## START Reading text

Converting to string and then hashing that string would be somewhat slow. At least slower than it needs to be. A faster approach would be to combine the bit patterns, e.g. like this:

struct Pair
{
  std::bitset<6> bits;
  int intval;
};

template<>
std::hash<Pair>
{
  std::size_t operator()(const Pair& pair) const noexcept
  {
     std::size_t rtrn = static_cast<std::size_t>(pair.intval);
     rtrn = (rtrn << pair.bits.size()) | pair.bits.to_ulong(); 
     return rtrn;
  }
};

This works on two assumptions:

  1. The upper bits of the integer are generally not interesting
  2. The size of the bitset is always small compared to size_t

I think it is a suitable hash function for use in unordered_map. One may argue that it has poor mixing and a very good hash should change many bits if only a few bits in its input change. But that is not required here. unordered_map is generally designed to work with cheap hash functions. For example GCC's hash for builtin types and pointers is just a static- or reinterpret-cast.

## END Reading text
## START Dataset content

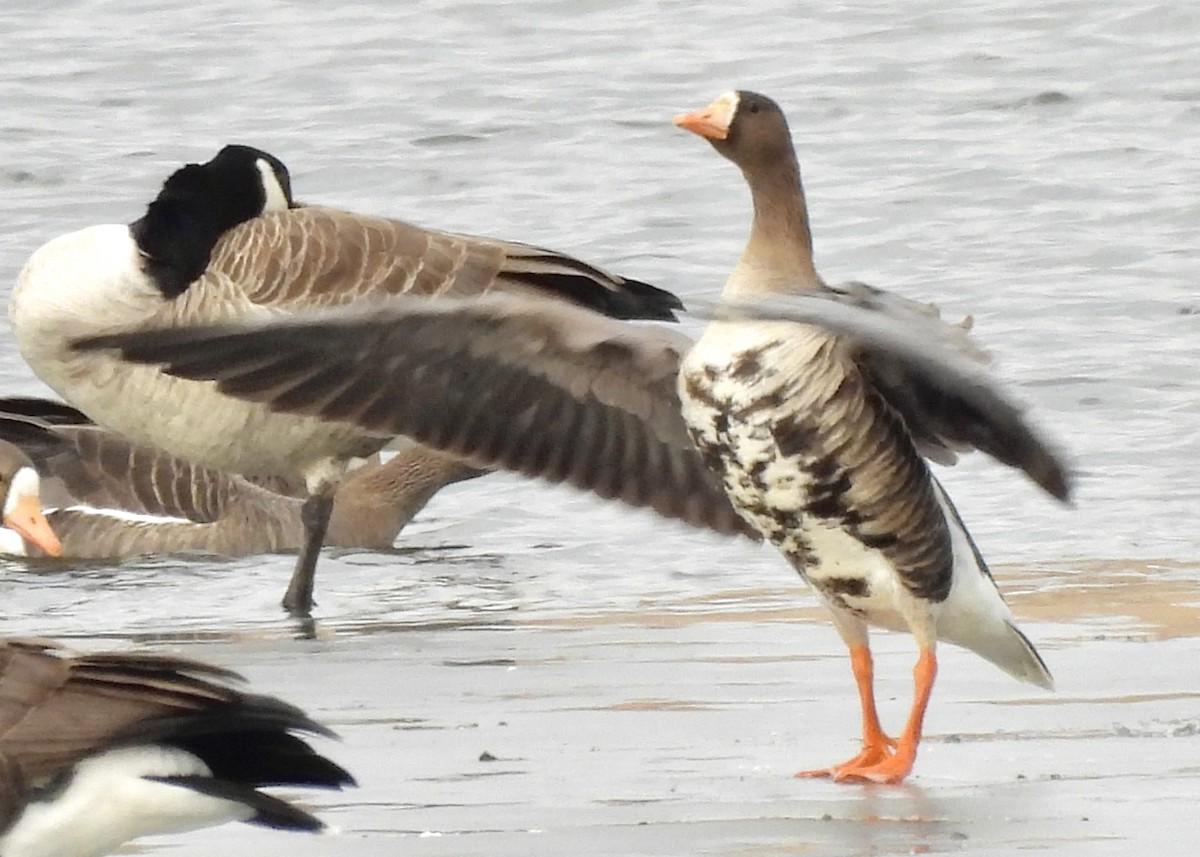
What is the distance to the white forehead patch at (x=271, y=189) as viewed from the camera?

## END Dataset content

### [Written request]
Which distinct names beginning with "std::" appear in the code of the hashing text?

### [Exercise response]
std::bitset, std::hash, std::size_t